Sommer Bisgaard is part of a Darim working group that set about establishing a common understanding of the total cost of risk, standardising the data to be used and exploring how this can be used within an ERM reporting framework.
Alongside Sommer Bisgaard are Helle Friberg, senior insurance manager at Danish telecommunications company company Nuuday, Eva Guldhammer, lead insurance manager at Denmark’s largest digital infrastructure provider TDC Net, and Niels Fogh Kristiansen, account director and partner at WTW Denmark.
The first task for the working group was to divide the project into two parts – the first to look at developing a shared understanding of the basics of TCoR and how it can be put to use by risk and insurance managers, the second to see how TCoR can be used within an enterprise risk management reporting framework.
“What is the cost of TCoR?” said Sommer Bisgaard. “It may be that some of us have been measuring it without knowing it.”
While many risk managers in the group concluded that they were calculating their TCoR already, there are typically differences in how this is done.
Initially, the definition was discussed with the risk managers in the group and then taken to the insurance industry for its perspective at the Darim conference in March.
The calculation of TCoR is a topical issue given the current market conditions where insurance capacity is reduced and premiums are rising. “It is attractive for senior management because they want to know why the insurance portfolio looks like it does,” said Fogh Kristiansen.

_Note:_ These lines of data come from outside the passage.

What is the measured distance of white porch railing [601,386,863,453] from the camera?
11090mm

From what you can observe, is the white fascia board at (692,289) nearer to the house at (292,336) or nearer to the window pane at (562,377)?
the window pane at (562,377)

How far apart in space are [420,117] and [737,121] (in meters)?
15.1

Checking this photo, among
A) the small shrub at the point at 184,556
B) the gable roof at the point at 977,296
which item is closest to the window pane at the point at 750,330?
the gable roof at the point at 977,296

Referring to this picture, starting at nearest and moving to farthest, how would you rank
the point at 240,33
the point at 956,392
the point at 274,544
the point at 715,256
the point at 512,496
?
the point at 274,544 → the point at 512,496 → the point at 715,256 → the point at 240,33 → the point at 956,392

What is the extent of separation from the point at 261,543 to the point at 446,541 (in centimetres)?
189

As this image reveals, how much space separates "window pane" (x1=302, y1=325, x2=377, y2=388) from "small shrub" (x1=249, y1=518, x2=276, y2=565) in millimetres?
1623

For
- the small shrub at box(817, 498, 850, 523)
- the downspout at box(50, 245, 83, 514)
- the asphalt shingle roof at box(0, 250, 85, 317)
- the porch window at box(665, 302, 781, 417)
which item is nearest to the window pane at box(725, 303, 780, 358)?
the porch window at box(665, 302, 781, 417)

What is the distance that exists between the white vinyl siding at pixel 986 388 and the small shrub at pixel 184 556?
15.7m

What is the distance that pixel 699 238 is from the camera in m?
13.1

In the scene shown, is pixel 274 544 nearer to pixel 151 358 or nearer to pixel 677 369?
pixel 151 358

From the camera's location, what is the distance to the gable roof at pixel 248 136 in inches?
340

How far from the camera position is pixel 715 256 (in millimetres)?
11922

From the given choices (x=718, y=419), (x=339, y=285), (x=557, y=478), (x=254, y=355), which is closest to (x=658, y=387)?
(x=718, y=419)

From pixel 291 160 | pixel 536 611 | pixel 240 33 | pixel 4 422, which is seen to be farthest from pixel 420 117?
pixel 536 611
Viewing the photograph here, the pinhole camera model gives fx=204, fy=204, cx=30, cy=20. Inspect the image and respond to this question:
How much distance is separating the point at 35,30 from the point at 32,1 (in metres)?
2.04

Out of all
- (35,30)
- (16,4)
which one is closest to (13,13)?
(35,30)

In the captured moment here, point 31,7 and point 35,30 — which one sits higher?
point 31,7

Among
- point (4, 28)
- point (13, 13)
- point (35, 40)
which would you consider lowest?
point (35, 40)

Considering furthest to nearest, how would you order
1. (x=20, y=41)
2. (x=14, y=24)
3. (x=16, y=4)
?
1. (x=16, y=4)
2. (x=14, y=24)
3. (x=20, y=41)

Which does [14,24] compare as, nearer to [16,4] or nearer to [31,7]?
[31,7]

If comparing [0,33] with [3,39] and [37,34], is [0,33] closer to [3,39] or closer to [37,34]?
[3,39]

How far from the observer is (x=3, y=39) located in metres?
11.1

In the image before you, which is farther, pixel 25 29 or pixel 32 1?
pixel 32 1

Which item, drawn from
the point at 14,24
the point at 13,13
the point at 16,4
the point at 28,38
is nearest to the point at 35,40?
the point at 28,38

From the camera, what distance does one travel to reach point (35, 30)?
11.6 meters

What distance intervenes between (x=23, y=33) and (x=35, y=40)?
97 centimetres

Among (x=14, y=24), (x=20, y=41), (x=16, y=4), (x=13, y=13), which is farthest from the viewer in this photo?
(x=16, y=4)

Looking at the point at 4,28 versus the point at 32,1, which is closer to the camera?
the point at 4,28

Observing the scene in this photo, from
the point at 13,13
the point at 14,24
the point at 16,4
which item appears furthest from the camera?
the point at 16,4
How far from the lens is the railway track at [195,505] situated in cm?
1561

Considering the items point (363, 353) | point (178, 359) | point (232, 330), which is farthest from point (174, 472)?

“We have seen a hardening in the last two years and senior management are asking us why costs are going up,” said Sommer Bisgaard. “More is expected of us. They [senior management] want the quantification and they want the numbers, so it is important to talk about it.”
It is also a critical tool in risk mitigation both in terms of providing more information to insurers and providing the cost benefit analysis to decide what exposures can be taken on by the company.
“It will be a tool to get better coverage and to better decide where to allocate it,” said Guldhammer.
In the meantime, the group will continue to recruit members from the risk and insurance industry and work on further standardisation, said Sommer Bisgaard.